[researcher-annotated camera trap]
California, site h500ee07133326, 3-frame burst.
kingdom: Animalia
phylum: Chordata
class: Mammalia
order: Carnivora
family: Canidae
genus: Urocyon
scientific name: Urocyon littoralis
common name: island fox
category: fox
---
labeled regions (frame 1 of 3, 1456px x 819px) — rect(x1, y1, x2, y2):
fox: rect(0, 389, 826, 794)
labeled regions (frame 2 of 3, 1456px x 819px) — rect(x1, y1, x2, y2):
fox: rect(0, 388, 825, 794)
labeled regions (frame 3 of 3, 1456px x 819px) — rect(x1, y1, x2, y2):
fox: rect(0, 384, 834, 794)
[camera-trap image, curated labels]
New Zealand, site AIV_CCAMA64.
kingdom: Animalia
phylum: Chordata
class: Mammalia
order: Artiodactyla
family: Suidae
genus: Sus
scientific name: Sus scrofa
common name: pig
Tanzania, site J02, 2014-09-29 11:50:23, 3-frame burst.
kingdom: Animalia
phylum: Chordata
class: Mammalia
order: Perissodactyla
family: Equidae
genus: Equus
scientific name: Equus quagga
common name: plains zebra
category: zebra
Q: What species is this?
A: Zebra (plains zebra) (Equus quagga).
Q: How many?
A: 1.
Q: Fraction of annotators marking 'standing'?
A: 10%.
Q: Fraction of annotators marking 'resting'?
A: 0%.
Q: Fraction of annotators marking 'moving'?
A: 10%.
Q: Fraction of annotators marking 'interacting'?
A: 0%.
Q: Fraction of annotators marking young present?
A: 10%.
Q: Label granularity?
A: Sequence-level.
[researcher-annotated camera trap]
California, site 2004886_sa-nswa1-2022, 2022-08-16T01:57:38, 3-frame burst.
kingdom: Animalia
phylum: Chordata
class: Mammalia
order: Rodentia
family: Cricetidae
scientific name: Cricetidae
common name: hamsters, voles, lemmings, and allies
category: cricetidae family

^^^^^^^^^^^^^^^^

▸ **PROBLEM TO SOLVE**:
Among the records above, find each line containing the string "burst" and copy it.

▸ **TASK ANSWER**:
California, site h500ee07133326, 3-frame burst.
Tanzania, site J02, 2014-09-29 11:50:23, 3-frame burst.
California, site 2004886_sa-nswa1-2022, 2022-08-16T01:57:38, 3-frame burst.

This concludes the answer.